TEXTE À LIRE →

================

Le premier tour de la Coupe du monde a réservé plusieurs surprises avec notamment les qualifications du Maroc, du Japon, de la Corée du Sud et de l’Australie, aux dépens, respectivement, de la Belgique, de l’Allemagne, de l’Uruguay et du Danemark. L’écart entre les deux continents dominants historiques du football (Europe et Amérique du Sud) et le reste du monde s’est sensiblement réduit au cours de l’édition de cette année.

Le premier tour de la Coupe du monde réserve toujours quelques surprises, mais cette fois, elles furent plus nombreuses. Si les Saoudiens ont créé l’une des issues les plus inattendues sur un match de Coupe du monde en battant l’Argentine, cette victoire laisse au final un goût amer, après l’élimination des Saoudiens dès le premier tour. Les quatre plus grosses surprises ont été au final réalisées par le Japon, le Maroc, la Corée du Sud et l’Australie, ces quatre Petits Poucets ayant vaillamment éliminé des grands du football mondial qui étaient bien meilleurs qu’eux sur le papier.

================

[Données de relations spatiales]
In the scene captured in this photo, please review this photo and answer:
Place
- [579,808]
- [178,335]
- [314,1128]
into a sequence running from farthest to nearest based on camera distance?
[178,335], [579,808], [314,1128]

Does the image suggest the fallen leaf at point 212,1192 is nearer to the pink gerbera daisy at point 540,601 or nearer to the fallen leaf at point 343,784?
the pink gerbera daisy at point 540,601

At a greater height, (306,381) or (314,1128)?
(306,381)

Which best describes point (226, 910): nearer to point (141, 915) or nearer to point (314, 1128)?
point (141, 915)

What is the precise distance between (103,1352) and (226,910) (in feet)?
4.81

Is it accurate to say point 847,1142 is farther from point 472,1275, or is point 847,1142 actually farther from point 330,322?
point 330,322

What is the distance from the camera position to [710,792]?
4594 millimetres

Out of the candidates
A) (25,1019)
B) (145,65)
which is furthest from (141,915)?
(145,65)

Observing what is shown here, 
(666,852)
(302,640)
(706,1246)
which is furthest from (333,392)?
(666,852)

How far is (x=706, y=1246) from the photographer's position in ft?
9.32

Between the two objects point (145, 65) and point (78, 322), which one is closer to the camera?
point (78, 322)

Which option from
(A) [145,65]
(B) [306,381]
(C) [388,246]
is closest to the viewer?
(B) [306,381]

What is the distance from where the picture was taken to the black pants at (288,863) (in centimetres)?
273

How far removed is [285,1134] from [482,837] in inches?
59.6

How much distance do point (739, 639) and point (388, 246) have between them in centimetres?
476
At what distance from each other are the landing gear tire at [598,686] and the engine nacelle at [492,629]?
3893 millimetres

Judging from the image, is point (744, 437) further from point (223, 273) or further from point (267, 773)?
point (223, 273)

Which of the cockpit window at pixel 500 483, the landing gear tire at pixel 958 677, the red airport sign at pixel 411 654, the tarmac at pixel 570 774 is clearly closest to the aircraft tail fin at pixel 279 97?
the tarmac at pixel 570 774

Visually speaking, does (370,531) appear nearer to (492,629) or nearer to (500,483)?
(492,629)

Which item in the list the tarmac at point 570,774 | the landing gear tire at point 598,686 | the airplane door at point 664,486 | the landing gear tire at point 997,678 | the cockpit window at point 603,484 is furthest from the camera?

================

CONSIGNES →
[1] Veuillez résumer plus brièvement le paragraphe du texte qui commence par « Le premier tour de la Coupe du monde réserve toujours », en conservant ses faits principaux.
[2] D'après le texte, quelle équipe l'Australie a-t-elle éliminée au premier tour ?
[3] Recopiez mot pour mot le passage du texte qui commence aux mots « Le premier tour de la Coupe du monde réserve » et s'arrête après « sur le papier. ».
La liste n'a aucun rapport avec le texte.

RÉSULTATS ATTENDUS →
[1] Les surprises du premier tour ont été plus nombreuses cette fois. L'Arabie saoudite a battu l'Argentine, l'une des issues les plus inattendues d'un match de Coupe du monde, mais a tout de même été éliminée dès le premier tour. Les quatre plus grosses surprises sont venues du Japon, du Maroc, de la Corée du Sud et de l'Australie, qui ont éliminé des grands du football mondial bien meilleurs qu'eux sur le papier.

[2] Le Danemark.

[3]
Le premier tour de la Coupe du monde réserve toujours quelques surprises, mais cette fois, elles furent plus nombreuses. Si les Saoudiens ont créé l’une des issues les plus inattendues sur un match de Coupe du monde en battant l’Argentine, cette victoire laisse au final un goût amer, après l’élimination des Saoudiens dès le premier tour. Les quatre plus grosses surprises ont été au final réalisées par le Japon, le Maroc, la Corée du Sud et l’Australie, ces quatre Petits Poucets ayant vaillamment éliminé des grands du football mondial qui étaient bien meilleurs qu’eux sur le papier.